Consigne 1:
Convertissez en liste JSON de chaînes les lignes des entrées, en commençant par celle qui contient « Which item, selected from » et en terminant par celle qui contient « 64177 millimetres », avec une chaîne par ligne et sans les lignes vides.

Texte à lire:
Mauvaises manières, malgré une bonne éducation. Le papa de Nicolas (qui a élidé le « h » du prénom de son fils pour l’orthograph­ier à la française), August, est un homme sérieux. C’est le frère de Francis Ford et de Talia Shire, le père de Marc (acteur et DJ), de Christophe­r (réalisateu­r et producteur) et, donc, de Nicolas (panier percé). Il est professeur de littératur­e comparée, auteur d’une thèse sur le travail journalist­ique de Hemingway, et ne s’intéresse qu’à Flaubert, Giono et Hawthorne. « A table, on ne parlait pas de base-ball ou de la nouvelle Cadillac. On parlait de “Madame Bovary” et du délire de Zelda Fitzgerald », se rappelle plus tard Nicolas Cage. Dans la maison de San Francisco, pleine de bouquins, August Coppola en écrit un : « Intimacy », roman postmodern­e où il décrit la retraite d’un homme qui décide de se

colmater les yeux avec du chatterton et de redécouvri­r le monde grâce au toucher. La critique est sanglante : « On conseille au lecteur de faire de même. » Nicolas a 14 ans en 1978. Il s’ennuie à l’école, il s’ennuie à la maison, il s’ennuie partout. Un jour, il voit « la Fureur de vivre », avec un acteur décédé depuis un quart de siècle : James Dean. Il est frappé par la foudre : « Je veux être lui. »

Consigne 2:
Répondez aux questions suivantes d'après le texte sur Nicolas Cage :
(a) Quelle matière August Coppola enseigne-t-il ?
(b) Quel âge a Nicolas en 1978 ?
(c) Quel film avec James Dean Nicolas voit-il un jour ?

Les données:
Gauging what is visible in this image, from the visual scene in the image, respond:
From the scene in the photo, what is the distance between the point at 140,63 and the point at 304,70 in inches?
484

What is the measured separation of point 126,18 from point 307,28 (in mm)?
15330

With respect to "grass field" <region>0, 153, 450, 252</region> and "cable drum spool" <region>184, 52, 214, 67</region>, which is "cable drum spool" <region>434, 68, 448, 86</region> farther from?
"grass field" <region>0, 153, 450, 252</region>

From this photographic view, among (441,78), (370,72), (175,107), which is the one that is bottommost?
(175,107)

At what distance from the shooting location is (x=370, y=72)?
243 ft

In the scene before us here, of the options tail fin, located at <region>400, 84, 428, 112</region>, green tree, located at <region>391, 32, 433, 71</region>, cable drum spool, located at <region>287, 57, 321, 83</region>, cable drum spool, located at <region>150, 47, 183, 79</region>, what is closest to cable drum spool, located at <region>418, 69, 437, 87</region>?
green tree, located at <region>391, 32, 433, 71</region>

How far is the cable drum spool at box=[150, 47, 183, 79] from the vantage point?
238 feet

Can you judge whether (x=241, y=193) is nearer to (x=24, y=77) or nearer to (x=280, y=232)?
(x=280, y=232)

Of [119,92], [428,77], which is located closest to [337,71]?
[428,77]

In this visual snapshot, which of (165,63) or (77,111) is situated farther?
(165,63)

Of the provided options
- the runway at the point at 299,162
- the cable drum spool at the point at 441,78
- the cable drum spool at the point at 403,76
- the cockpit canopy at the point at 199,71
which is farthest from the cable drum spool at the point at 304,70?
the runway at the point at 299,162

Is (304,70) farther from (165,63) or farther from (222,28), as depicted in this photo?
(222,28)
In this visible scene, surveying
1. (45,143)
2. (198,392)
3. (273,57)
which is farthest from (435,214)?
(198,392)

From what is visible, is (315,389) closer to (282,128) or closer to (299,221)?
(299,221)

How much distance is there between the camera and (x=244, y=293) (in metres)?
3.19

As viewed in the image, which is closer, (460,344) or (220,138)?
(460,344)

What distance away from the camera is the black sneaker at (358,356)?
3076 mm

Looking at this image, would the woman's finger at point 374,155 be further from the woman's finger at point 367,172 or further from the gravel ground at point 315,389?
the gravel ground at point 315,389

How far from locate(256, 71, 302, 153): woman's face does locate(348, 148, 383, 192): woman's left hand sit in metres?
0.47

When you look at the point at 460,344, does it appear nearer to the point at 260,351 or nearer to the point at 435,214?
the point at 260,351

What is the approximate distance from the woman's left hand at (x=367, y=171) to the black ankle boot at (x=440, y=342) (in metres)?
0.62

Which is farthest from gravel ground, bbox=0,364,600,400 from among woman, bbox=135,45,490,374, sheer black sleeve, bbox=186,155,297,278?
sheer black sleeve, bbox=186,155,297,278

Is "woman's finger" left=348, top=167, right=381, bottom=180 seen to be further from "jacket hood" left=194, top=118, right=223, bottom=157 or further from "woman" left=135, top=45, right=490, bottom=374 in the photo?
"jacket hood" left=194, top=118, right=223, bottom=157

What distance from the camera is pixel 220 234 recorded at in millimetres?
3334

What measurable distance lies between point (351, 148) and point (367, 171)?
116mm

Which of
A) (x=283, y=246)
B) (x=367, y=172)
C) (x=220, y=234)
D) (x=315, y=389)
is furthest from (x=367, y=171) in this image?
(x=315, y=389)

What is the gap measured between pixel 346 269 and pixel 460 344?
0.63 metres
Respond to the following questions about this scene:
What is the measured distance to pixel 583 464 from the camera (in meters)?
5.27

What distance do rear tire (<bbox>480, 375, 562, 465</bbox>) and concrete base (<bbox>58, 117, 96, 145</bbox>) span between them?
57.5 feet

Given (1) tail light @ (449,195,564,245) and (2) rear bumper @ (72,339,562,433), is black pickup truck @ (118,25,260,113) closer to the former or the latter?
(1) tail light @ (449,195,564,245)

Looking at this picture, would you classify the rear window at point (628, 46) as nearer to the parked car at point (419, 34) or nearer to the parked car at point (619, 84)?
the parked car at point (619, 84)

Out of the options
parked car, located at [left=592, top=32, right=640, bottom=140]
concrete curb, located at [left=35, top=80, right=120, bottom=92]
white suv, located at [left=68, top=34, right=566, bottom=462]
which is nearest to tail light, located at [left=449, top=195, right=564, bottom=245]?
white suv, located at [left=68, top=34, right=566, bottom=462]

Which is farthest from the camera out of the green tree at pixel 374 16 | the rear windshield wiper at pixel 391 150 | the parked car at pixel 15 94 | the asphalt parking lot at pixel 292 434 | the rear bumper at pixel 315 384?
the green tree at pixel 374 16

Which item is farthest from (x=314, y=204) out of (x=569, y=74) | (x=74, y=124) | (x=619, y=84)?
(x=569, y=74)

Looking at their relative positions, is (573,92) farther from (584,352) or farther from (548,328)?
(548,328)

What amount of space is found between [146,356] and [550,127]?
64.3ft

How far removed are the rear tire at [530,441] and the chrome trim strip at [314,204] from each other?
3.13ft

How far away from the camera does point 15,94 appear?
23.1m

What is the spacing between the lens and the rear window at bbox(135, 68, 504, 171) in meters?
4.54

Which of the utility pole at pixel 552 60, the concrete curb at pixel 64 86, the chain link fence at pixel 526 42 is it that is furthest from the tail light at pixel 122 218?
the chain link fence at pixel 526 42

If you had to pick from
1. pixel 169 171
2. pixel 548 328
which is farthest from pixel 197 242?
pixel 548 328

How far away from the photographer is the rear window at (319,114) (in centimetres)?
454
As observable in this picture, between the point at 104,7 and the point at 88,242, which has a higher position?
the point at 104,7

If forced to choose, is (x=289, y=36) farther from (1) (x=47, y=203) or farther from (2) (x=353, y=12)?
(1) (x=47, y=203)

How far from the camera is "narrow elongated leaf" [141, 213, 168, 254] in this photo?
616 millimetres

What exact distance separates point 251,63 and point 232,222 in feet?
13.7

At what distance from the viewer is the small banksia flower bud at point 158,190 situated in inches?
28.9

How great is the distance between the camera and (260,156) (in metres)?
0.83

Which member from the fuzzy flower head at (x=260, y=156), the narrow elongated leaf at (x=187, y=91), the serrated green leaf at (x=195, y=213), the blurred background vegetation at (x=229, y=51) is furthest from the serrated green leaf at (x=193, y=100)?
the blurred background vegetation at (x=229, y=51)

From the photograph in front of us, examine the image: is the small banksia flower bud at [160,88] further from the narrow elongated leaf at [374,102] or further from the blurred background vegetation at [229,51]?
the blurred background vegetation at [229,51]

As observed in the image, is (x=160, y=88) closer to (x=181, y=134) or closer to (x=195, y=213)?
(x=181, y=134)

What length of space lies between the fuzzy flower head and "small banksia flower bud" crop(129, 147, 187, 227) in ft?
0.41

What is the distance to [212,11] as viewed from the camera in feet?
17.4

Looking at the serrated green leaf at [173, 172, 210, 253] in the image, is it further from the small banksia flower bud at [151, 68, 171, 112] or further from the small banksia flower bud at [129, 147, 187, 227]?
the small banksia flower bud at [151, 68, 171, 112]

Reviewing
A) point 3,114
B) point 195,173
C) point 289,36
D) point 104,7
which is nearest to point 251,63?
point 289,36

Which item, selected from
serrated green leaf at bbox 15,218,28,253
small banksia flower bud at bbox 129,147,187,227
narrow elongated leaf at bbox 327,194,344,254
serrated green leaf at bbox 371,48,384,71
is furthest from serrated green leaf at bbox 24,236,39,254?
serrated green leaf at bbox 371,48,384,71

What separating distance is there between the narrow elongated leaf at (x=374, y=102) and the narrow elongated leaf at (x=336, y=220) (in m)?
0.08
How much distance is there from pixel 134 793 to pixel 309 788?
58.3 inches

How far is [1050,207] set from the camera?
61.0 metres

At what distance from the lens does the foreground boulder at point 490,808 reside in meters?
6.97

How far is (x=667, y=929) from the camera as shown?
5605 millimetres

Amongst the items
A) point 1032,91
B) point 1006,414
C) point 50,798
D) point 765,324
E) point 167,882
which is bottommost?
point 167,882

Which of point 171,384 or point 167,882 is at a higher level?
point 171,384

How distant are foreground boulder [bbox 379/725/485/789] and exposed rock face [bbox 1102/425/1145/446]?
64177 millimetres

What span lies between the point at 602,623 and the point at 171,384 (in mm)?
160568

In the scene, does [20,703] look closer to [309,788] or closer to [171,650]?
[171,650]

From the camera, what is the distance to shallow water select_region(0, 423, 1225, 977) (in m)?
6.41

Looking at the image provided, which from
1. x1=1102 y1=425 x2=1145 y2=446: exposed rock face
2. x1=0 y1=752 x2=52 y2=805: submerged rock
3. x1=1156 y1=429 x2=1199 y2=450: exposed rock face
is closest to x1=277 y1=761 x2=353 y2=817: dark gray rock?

Réponse complète 1:
[
  "Which item, selected from",
  "serrated green leaf at bbox 15,218,28,253",
  "small banksia flower bud at bbox 129,147,187,227",
  "narrow elongated leaf at bbox 327,194,344,254",
  "serrated green leaf at bbox 371,48,384,71",
  "is furthest from serrated green leaf at bbox 24,236,39,254?",
  "serrated green leaf at bbox 371,48,384,71",
  "What separating distance is there between the narrow elongated leaf at (x=374, y=102) and the narrow elongated leaf at (x=336, y=220) (in m)?",
  "0.08",
  "How much distance is there from pixel 134 793 to pixel 309 788?",
  "58.3 inches",
  "How far is [1050,207] set from the camera?",
  "61.0 metres",
  "At what distance from the lens does the foreground boulder at point 490,808 reside in meters?",
  "6.97",
  "How far is (x=667, y=929) from the camera as shown?",
  "5605 millimetres",
  "Amongst the items",
  "A) point 1032,91",
  "B) point 1006,414",
  "C) point 50,798",
  "D) point 765,324",
  "E) point 167,882",
  "which is bottommost?",
  "point 167,882",
  "Which of point 171,384 or point 167,882 is at a higher level?",
  "point 171,384",
  "How distant are foreground boulder [bbox 379/725/485/789] and exposed rock face [bbox 1102/425/1145/446]?",
  "64177 millimetres"
]

Réponse complète 2:
(a) La littérature comparée.
(b) 14 ans.
(c) « la Fureur de vivre ».